- _What is needed_: Among the entries below, which lines run from the line with "Little girl wearing" through the line with "FILE - The base"? Retype those, both ends included, exactly and without pictures.

- _Task material_:
%%

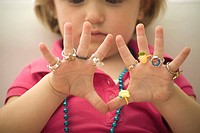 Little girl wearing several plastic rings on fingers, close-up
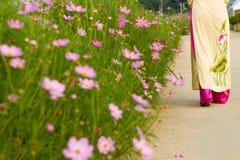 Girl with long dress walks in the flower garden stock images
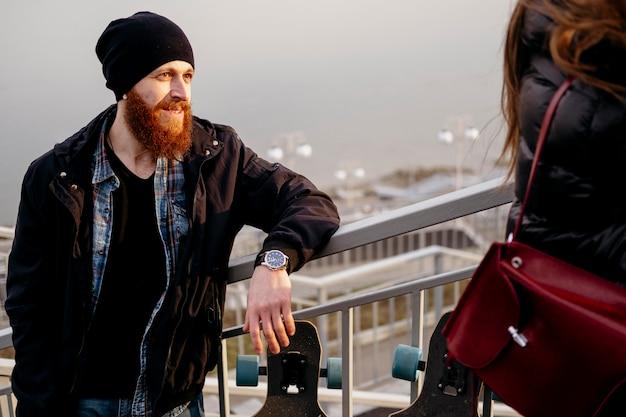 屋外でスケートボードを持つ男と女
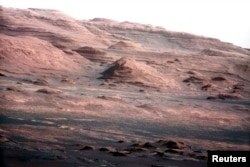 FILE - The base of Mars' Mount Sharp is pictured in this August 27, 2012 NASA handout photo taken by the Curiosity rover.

%%
%%

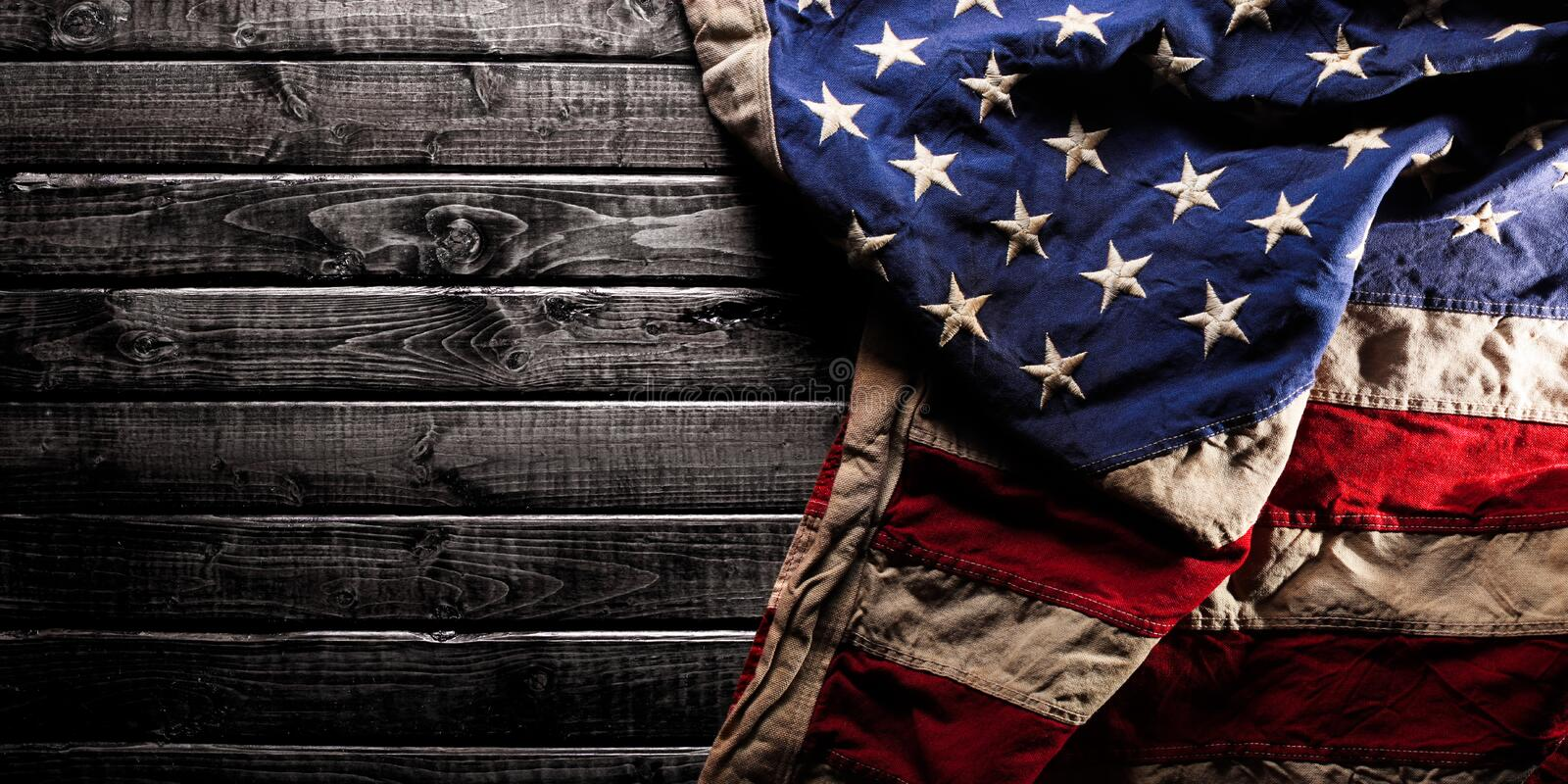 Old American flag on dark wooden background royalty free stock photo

%%

- _Result for this task_:
 Little girl wearing several plastic rings on fingers, close-up
 Girl with long dress walks in the flower garden stock images
 屋外でスケートボードを持つ男と女
 FILE - The base of Mars' Mount Sharp is pictured in this August 27, 2012 NASA handout photo taken by the Curiosity rover.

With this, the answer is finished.